((

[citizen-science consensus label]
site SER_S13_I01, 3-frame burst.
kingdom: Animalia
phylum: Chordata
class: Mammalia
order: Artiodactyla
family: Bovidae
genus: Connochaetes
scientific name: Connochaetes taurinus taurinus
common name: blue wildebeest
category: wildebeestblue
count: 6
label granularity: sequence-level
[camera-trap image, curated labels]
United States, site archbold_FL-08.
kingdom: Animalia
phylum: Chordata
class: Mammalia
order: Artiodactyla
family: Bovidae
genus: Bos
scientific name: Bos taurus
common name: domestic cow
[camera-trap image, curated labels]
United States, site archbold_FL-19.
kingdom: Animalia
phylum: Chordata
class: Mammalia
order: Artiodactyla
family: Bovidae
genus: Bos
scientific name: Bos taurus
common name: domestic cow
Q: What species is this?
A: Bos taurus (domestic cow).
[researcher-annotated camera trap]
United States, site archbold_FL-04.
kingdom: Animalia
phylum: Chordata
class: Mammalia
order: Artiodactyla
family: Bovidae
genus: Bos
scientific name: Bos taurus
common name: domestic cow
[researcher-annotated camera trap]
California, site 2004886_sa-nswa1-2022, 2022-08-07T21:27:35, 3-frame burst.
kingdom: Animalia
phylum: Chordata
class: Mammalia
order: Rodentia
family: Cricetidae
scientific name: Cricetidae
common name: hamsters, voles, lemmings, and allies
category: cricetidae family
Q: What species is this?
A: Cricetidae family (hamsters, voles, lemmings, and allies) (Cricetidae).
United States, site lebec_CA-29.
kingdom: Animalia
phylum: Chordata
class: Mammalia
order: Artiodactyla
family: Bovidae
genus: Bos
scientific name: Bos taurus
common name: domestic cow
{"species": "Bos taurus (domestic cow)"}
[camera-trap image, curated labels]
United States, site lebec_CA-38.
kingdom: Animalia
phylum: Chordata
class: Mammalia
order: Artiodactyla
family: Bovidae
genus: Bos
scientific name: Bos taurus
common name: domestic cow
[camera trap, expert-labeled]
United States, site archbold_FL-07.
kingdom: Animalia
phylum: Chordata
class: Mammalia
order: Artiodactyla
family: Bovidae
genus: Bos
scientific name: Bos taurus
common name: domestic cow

))

The output consists solely of the lines from the line that contains "scientific name: Cricetidae" through the final line of the data.

scientific name: Cricetidae
common name: hamsters, voles, lemmings, and allies
category: cricetidae family
Q: What species is this?
A: Cricetidae family (hamsters, voles, lemmings, and allies) (Cricetidae).
United States, site lebec_CA-29.
kingdom: Animalia
phylum: Chordata
class: Mammalia
order: Artiodactyla
family: Bovidae
genus: Bos
scientific name: Bos taurus
common name: domestic cow
{"species": "Bos taurus (domestic cow)"}
[camera-trap image, curated labels]
United States, site lebec_CA-38.
kingdom: Animalia
phylum: Chordata
class: Mammalia
order: Artiodactyla
family: Bovidae
genus: Bos
scientific name: Bos taurus
common name: domestic cow
[camera trap, expert-labeled]
United States, site archbold_FL-07.
kingdom: Animalia
phylum: Chordata
class: Mammalia
order: Artiodactyla
family: Bovidae
genus: Bos
scientific name: Bos taurus
common name: domestic cow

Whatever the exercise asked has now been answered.